### Task details:
Put the rows from the line containing "What is the numerical" through the end of the data into a JSON list of strings, one string per line, with blank lines omitted.

[Collected data]
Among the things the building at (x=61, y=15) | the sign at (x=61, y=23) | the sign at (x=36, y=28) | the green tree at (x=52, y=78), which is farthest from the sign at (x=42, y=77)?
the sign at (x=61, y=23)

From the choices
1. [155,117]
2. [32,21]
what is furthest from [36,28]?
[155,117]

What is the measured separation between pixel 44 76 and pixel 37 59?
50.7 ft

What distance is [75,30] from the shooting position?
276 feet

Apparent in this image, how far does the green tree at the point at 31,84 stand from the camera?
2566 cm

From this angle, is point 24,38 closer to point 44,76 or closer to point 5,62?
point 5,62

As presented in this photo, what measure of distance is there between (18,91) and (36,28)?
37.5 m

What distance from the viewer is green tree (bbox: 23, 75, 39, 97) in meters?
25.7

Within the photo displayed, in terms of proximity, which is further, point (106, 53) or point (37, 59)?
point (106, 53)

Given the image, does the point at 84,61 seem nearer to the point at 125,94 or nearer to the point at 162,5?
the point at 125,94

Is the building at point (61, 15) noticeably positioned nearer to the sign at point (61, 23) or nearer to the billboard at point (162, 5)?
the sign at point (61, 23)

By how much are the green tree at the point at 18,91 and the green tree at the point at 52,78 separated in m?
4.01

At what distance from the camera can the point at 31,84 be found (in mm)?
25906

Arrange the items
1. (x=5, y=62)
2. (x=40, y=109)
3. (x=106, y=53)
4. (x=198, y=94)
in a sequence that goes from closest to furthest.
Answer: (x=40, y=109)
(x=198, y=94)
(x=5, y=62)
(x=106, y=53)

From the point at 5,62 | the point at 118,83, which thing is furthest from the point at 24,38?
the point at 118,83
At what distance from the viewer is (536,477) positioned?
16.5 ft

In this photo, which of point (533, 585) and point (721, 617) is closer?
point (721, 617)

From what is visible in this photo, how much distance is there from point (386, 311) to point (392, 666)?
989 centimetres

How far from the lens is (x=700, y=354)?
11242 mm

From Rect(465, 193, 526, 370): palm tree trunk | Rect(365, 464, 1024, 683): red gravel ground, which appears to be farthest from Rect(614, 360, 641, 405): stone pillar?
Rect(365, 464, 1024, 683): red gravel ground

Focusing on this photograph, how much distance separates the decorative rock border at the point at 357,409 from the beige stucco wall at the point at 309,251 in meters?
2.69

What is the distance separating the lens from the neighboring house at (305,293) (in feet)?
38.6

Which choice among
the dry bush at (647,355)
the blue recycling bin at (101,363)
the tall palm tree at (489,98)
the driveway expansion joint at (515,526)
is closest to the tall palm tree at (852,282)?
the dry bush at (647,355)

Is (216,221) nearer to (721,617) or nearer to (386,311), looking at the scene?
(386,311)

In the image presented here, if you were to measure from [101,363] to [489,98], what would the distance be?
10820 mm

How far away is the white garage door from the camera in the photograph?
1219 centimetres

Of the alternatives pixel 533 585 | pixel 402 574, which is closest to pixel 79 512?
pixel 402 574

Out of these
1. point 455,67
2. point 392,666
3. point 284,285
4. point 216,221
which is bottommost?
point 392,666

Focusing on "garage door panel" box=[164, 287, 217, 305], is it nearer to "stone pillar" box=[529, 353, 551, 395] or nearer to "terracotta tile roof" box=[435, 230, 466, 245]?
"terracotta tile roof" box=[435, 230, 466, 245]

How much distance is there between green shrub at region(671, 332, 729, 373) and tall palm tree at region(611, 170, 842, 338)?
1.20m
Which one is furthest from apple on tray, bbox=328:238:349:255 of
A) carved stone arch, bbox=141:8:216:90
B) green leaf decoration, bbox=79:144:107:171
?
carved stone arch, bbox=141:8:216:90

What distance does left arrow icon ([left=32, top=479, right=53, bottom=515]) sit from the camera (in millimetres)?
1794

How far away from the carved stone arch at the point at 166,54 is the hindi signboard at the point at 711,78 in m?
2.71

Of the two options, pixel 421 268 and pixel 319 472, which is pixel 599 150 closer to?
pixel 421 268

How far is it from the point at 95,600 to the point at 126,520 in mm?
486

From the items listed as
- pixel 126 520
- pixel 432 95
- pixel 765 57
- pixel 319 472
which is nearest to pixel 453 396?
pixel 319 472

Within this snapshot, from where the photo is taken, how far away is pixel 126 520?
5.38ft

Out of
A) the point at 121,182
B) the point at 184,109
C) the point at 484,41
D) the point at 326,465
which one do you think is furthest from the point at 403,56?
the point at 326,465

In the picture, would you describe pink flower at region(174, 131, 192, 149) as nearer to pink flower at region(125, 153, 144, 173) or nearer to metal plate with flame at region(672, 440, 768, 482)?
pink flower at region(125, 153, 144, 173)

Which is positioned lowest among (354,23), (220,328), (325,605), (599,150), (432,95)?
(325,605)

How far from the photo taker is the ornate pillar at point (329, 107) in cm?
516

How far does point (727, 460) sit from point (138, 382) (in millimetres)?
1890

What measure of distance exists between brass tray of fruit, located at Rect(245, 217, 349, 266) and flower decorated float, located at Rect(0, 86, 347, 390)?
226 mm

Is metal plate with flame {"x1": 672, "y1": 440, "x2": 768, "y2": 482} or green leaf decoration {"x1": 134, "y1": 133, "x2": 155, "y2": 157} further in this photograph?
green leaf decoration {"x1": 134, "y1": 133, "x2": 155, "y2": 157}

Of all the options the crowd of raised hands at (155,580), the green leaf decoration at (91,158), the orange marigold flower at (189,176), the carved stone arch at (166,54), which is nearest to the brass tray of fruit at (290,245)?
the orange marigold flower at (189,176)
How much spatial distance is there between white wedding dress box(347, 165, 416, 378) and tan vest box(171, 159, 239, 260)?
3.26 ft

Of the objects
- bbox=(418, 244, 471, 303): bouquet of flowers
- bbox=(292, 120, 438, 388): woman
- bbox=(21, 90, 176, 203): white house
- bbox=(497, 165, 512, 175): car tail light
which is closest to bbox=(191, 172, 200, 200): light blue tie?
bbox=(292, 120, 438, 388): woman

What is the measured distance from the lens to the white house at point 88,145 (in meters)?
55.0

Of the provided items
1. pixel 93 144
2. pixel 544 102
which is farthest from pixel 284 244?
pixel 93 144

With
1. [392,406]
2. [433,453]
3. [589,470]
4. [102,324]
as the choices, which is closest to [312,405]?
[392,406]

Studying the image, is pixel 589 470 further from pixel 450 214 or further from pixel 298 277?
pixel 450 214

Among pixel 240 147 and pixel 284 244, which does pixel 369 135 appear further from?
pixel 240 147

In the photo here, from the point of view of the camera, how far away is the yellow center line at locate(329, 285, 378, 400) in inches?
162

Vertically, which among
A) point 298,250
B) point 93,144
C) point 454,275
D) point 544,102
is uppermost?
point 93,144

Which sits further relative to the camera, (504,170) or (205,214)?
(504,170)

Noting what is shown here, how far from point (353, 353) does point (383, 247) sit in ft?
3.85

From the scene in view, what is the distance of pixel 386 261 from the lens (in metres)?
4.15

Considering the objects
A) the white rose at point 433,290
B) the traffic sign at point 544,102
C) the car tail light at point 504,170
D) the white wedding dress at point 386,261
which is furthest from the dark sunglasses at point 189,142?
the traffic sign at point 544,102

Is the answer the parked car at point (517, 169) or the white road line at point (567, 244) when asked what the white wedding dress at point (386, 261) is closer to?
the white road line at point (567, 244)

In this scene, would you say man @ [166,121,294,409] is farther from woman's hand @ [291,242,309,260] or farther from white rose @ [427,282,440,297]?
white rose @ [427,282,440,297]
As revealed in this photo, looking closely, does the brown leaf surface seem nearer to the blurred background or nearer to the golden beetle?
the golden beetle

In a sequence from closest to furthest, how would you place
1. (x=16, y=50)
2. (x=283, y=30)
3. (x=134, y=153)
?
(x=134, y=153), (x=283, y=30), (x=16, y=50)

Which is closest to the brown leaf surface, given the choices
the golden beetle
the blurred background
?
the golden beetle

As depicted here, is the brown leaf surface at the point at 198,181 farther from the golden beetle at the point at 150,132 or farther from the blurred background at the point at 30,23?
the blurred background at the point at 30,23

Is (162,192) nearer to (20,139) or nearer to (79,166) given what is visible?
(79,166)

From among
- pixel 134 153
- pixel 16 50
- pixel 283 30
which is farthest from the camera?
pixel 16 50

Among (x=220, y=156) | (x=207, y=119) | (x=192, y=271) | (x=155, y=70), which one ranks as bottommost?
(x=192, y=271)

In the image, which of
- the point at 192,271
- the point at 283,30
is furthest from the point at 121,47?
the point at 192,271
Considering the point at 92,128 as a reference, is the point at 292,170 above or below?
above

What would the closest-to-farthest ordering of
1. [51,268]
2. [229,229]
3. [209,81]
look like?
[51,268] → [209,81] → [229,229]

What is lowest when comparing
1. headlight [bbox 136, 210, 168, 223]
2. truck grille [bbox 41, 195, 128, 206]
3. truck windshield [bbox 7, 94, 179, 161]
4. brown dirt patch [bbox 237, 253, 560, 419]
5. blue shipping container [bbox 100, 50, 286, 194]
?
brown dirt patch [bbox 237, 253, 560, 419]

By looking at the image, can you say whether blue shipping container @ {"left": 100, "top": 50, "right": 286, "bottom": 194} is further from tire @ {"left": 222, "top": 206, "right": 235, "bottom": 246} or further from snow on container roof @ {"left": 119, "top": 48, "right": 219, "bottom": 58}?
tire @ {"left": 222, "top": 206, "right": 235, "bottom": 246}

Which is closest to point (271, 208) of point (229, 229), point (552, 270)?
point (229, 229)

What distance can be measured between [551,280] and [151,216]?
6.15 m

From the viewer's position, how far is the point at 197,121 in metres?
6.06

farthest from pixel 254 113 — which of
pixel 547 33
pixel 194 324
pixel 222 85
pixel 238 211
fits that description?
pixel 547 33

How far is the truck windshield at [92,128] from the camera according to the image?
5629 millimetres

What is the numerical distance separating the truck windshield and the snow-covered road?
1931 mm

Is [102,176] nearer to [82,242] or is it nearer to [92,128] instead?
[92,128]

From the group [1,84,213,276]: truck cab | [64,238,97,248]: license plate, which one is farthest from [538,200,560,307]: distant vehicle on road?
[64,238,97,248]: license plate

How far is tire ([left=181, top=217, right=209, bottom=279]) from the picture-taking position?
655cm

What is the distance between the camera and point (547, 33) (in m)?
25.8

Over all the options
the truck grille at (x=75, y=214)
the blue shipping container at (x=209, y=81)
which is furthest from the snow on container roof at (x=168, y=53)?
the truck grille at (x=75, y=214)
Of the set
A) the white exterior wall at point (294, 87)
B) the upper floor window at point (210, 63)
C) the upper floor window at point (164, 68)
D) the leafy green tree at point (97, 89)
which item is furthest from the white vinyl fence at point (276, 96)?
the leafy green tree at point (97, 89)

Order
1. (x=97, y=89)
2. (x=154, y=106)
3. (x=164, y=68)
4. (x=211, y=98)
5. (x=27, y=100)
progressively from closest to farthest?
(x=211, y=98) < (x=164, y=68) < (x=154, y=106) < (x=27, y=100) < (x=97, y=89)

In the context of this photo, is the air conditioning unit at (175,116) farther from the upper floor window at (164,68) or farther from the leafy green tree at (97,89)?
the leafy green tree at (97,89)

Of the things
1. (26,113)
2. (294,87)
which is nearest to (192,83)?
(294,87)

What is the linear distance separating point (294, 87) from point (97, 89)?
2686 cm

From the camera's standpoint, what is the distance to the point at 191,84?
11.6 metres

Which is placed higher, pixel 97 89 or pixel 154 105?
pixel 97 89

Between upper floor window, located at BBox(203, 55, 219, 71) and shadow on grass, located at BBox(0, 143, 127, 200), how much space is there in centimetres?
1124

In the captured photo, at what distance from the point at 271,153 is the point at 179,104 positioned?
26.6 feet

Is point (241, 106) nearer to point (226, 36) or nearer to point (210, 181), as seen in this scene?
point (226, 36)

### Full answer:
[
  "What is the numerical distance separating the truck windshield and the snow-covered road?",
  "1931 mm",
  "Is [102,176] nearer to [82,242] or is it nearer to [92,128] instead?",
  "[92,128]",
  "From the group [1,84,213,276]: truck cab | [64,238,97,248]: license plate, which one is farthest from [538,200,560,307]: distant vehicle on road?",
  "[64,238,97,248]: license plate",
  "How far is tire ([left=181, top=217, right=209, bottom=279]) from the picture-taking position?",
  "655cm",
  "What is the distance between the camera and point (547, 33) (in m)?",
  "25.8",
  "Over all the options",
  "the truck grille at (x=75, y=214)",
  "the blue shipping container at (x=209, y=81)",
  "which is furthest from the snow on container roof at (x=168, y=53)?",
  "the truck grille at (x=75, y=214)",
  "Of the set",
  "A) the white exterior wall at point (294, 87)",
  "B) the upper floor window at point (210, 63)",
  "C) the upper floor window at point (164, 68)",
  "D) the leafy green tree at point (97, 89)",
  "which item is furthest from the white vinyl fence at point (276, 96)?",
  "the leafy green tree at point (97, 89)",
  "Order",
  "1. (x=97, y=89)",
  "2. (x=154, y=106)",
  "3. (x=164, y=68)",
  "4. (x=211, y=98)",
  "5. (x=27, y=100)",
  "progressively from closest to farthest?",
  "(x=211, y=98) < (x=164, y=68) < (x=154, y=106) < (x=27, y=100) < (x=97, y=89)",
  "In the context of this photo, is the air conditioning unit at (175,116) farther from the upper floor window at (164,68) or farther from the leafy green tree at (97,89)?",
  "the leafy green tree at (97,89)",
  "Of the things",
  "1. (26,113)",
  "2. (294,87)",
  "which is nearest to (192,83)?",
  "(294,87)",
  "What is the linear distance separating point (294, 87) from point (97, 89)?",
  "2686 cm",
  "From the camera's standpoint, what is the distance to the point at 191,84?",
  "11.6 metres",
  "Which is placed higher, pixel 97 89 or pixel 154 105?",
  "pixel 97 89",
  "Between upper floor window, located at BBox(203, 55, 219, 71) and shadow on grass, located at BBox(0, 143, 127, 200), how much space is there in centimetres?",
  "1124",
  "In the captured photo, at what distance from the point at 271,153 is the point at 179,104 positioned?",
  "26.6 feet",
  "Is point (241, 106) nearer to point (226, 36) or nearer to point (210, 181), as seen in this scene?",
  "point (226, 36)"
]